YOUR ASSIGNMENT:
Each record should be copied exactly into the answer, and no picture should go with it.

[[ RECORDED DATA, beginning ]]

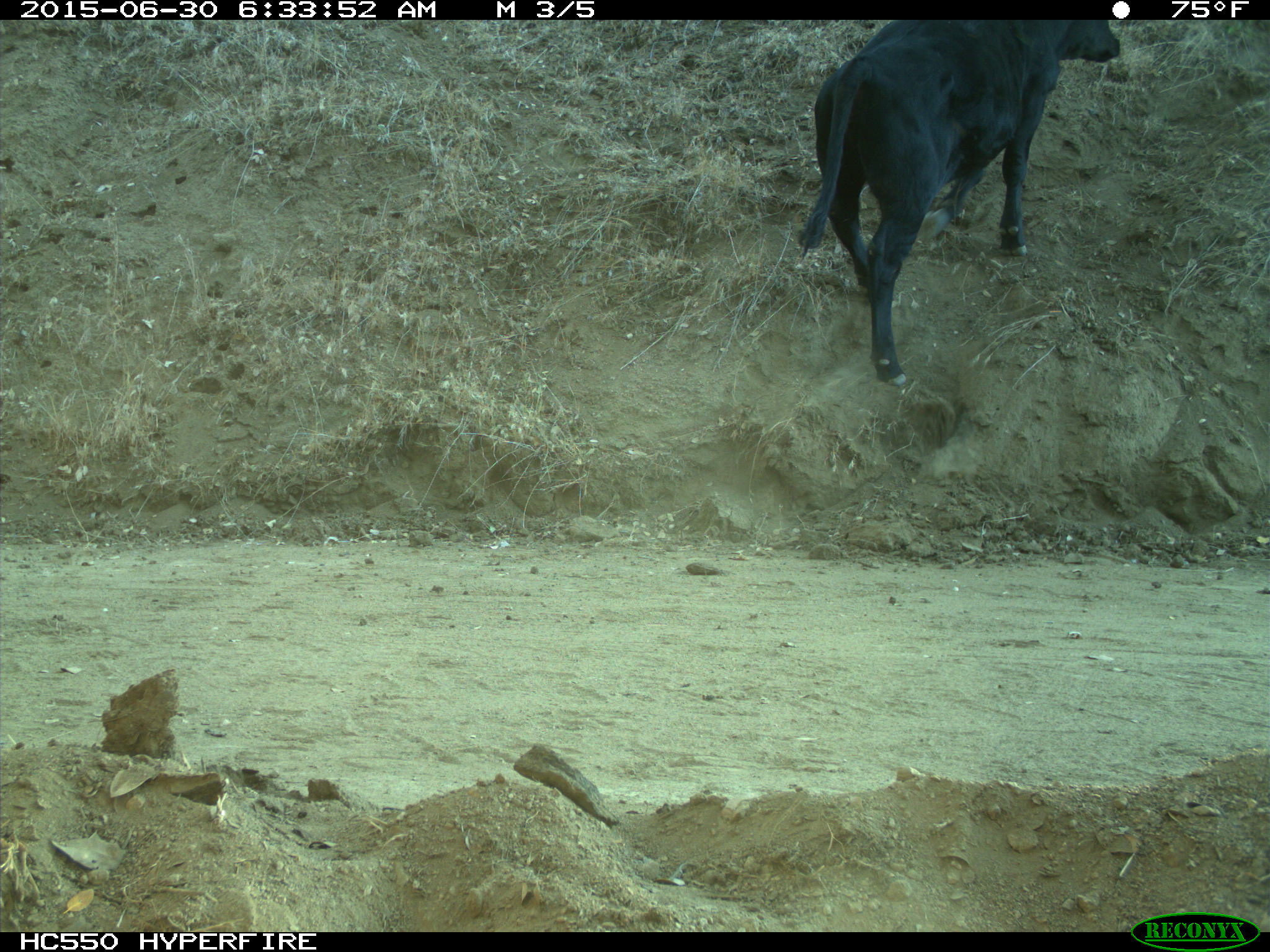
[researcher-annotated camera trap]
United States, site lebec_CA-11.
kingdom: Animalia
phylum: Chordata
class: Mammalia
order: Artiodactyla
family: Bovidae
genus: Bos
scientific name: Bos taurus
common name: domestic cow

[[ RECORDED DATA, end ]]

ANSWER FOR THIS EXERCISE:
[researcher-annotated camera trap]
United States, site lebec_CA-11.
kingdom: Animalia
phylum: Chordata
class: Mammalia
order: Artiodactyla
family: Bovidae
genus: Bos
scientific name: Bos taurus
common name: domestic cow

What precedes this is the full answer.